[Spatial question records]
────────────────────────────────────────
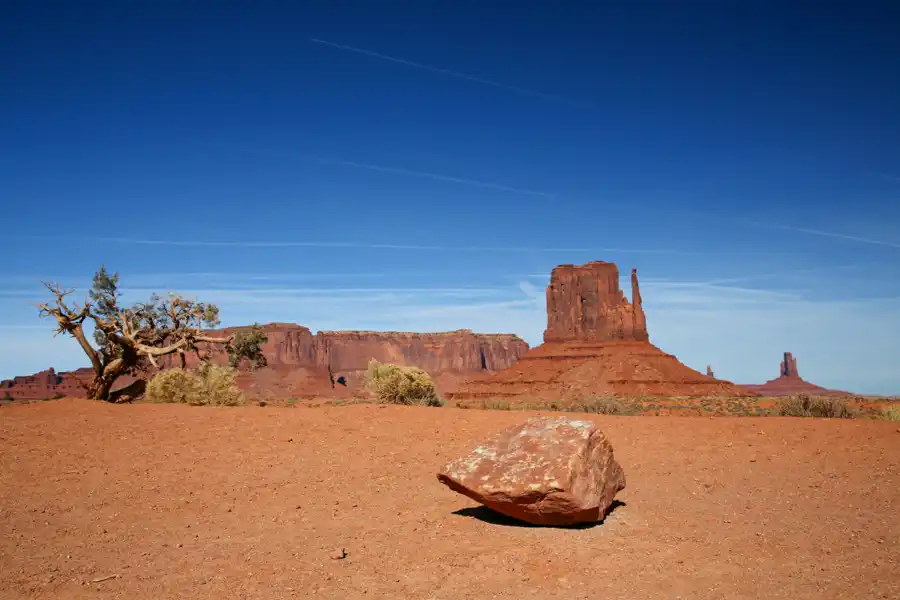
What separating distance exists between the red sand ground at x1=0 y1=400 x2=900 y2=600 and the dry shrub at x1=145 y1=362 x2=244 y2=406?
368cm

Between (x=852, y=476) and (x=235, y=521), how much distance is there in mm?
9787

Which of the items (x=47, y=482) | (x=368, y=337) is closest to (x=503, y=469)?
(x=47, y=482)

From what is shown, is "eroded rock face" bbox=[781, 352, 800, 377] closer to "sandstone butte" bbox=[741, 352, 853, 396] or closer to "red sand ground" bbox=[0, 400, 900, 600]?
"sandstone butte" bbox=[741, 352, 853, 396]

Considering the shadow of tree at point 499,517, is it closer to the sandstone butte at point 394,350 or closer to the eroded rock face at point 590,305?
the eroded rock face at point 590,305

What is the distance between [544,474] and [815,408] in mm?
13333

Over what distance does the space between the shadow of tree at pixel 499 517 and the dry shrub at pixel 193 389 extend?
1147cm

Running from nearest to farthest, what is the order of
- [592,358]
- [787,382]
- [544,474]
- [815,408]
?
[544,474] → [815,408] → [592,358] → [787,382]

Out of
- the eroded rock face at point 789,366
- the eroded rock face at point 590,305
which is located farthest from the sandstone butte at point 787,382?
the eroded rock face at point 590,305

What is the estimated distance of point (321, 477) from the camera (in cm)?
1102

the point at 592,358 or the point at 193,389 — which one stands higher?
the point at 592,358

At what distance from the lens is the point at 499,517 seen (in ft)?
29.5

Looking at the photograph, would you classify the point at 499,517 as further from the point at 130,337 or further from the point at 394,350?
────────────────────────────────────────
All of the material above should be reproduced exactly, except the pictures.

→ COMPLETE OUTPUT
What separating distance exists between the red sand ground at x1=0 y1=400 x2=900 y2=600 and the dry shrub at x1=145 y1=362 x2=244 y2=406?
368cm

Between (x=852, y=476) and (x=235, y=521), how much distance is there in mm?
9787

Which of the items (x=47, y=482) | (x=368, y=337) is closest to (x=503, y=469)?
(x=47, y=482)

From what is shown, is "eroded rock face" bbox=[781, 352, 800, 377] closer to "sandstone butte" bbox=[741, 352, 853, 396] or closer to "red sand ground" bbox=[0, 400, 900, 600]?
"sandstone butte" bbox=[741, 352, 853, 396]

Considering the shadow of tree at point 499,517, is it closer to the sandstone butte at point 394,350 or closer to the eroded rock face at point 590,305?
the eroded rock face at point 590,305

What is the distance between [544,474] and [815,408] in mm?
13333

Over what distance does the space between the shadow of tree at pixel 499 517 and the dry shrub at pixel 193 389 extend?
1147cm

Running from nearest to farthest, what is the order of
- [592,358]
- [787,382]
- [544,474]
- [815,408]
?
[544,474] → [815,408] → [592,358] → [787,382]

Out of
- the eroded rock face at point 789,366
- the eroded rock face at point 590,305
which is located farthest from the sandstone butte at point 787,382?
the eroded rock face at point 590,305

What is the estimated distance of point (321, 477) from the camera (in cm)?
1102

the point at 592,358 or the point at 193,389 — which one stands higher?
the point at 592,358

At what distance from the lens is the point at 499,517 seen (in ft)?
29.5

Looking at the photograph, would you classify the point at 499,517 as further from the point at 130,337 or further from the point at 394,350?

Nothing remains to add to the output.